Begin Code----------------------

#include "stdlib.h"

#define ENTITY_COUNT 65530

typedef struct
   {
   double number0;
   double number1;
   double number2;
   double number3;
   int* int_array;
   }
   Memory_Block;

int
main(
   int          argc,
   const char** argv)
   {
   double* real_array0;
   double* real_array1;
   double* real_array2;
   double* real_array3;
   double* real_array4;
   double* real_array5;
   double* real_array6;
   double* real_array7;
   Memory_Block* block_ptr;
   int block_count = 0;

   /* Allocate 8 arrays to simulate permanent entities. */
   real_array0 = (double*)calloc(sizeof(double), ENTITY_COUNT);
   real_array1 = (double*)calloc(sizeof(double), ENTITY_COUNT);
   real_array2 = (double*)calloc(sizeof(double), ENTITY_COUNT);
   real_array3 = (double*)calloc(sizeof(double), ENTITY_COUNT);
   real_array4 = (double*)calloc(sizeof(double), ENTITY_COUNT);
   real_array5 = (double*)calloc(sizeof(double), ENTITY_COUNT);
   real_array6 = (double*)calloc(sizeof(double), ENTITY_COUNT);
   real_array7 = (double*)calloc(sizeof(double), ENTITY_COUNT);

   while (block_count < 100000000)
      {
      block_ptr = malloc(sizeof(Memory_Block));
      if (block_ptr)
          {
          block_ptr->number0 = block_count;
          block_ptr->number1 = block_count;
          block_ptr->number2 = block_count;
          block_ptr->number3 = block_count;

          block_ptr->int_array = (int*)calloc(sizeof(int), 30000);

          block_count++;
          if (block_count % 500 == 0)
             {      
             printf("Count %d\n", block_count);
             }
         }
      else
         {
         exit(1);
         }
      }
   }

End Code-----------------------------

A similar bug has been sent to caci.com where the program compiled
with thier library has problems allocating _after_ the first logout.
This does not occur when the program is run from a text console, only
when run under X. This is worse, but I was not able to create a simple
C program where this occurs.

Version-Release number of selected component (if applicable):


How reproducible:
Always

Steps to Reproduce:
1. Reboot
2. Login to Gnome
3. Run the C program 1 or more times
4. Logout
5. Login
6. Run the C program
    

Actual Results:  On step 3, the program failed to malloc after
allocating a small amount of system memory.

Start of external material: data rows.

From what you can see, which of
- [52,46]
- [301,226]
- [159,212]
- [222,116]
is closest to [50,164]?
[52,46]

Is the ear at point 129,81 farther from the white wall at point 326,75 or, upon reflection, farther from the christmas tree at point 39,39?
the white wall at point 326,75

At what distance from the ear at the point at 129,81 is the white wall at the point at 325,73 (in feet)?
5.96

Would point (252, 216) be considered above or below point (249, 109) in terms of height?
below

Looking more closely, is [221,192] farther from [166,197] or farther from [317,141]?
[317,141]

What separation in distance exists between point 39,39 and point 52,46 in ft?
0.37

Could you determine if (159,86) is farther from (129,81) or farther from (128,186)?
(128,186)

On step 6, the program allocates alll available memory before the
malloc fails.

Expected Results:  The program should always behave as it does in step 6

Additional info:

Run under SMP and single processor kernels, with the latest patches
from RHN.

The machine is a dual processor AMD Athlon MP.

Comment 2 Tomas Mraz 2005-09-08 18:09:14 UTC
What does 'ulimit -a' say in the first and in the second case?

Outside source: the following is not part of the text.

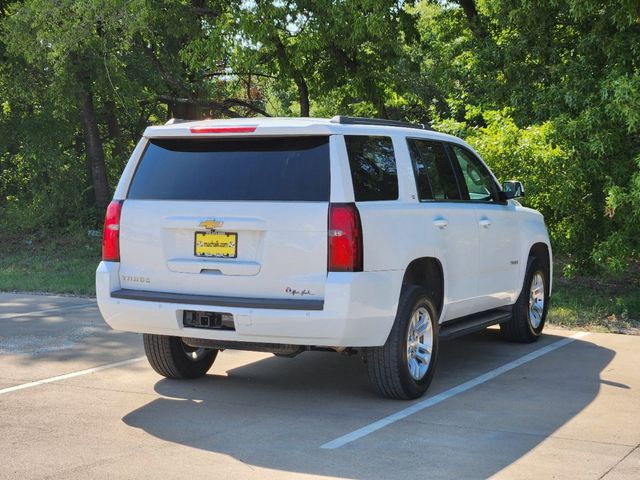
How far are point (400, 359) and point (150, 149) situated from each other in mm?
2438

Comment 3 Tomas Mraz 2005-12-15 10:49:25 UTC
Since there are insufficient details provided in this report for us to
investigate the issue further, and we have not received the feedback we
requested, we will assume the problem was not reproduceable or has been fixed in
a later update for this product.

Users who have experienced this problem are encouraged to upgrade to the latest
update release, and if this issue is still reproduceable, please contact the Red
Hat Global Support Services page on our website for technical support options:
https://www.redhat.com/support

If you have a telephone based support contract, you may contact Red Hat at
1-888-GO-REDHAT for technical support for the problem you are experiencing.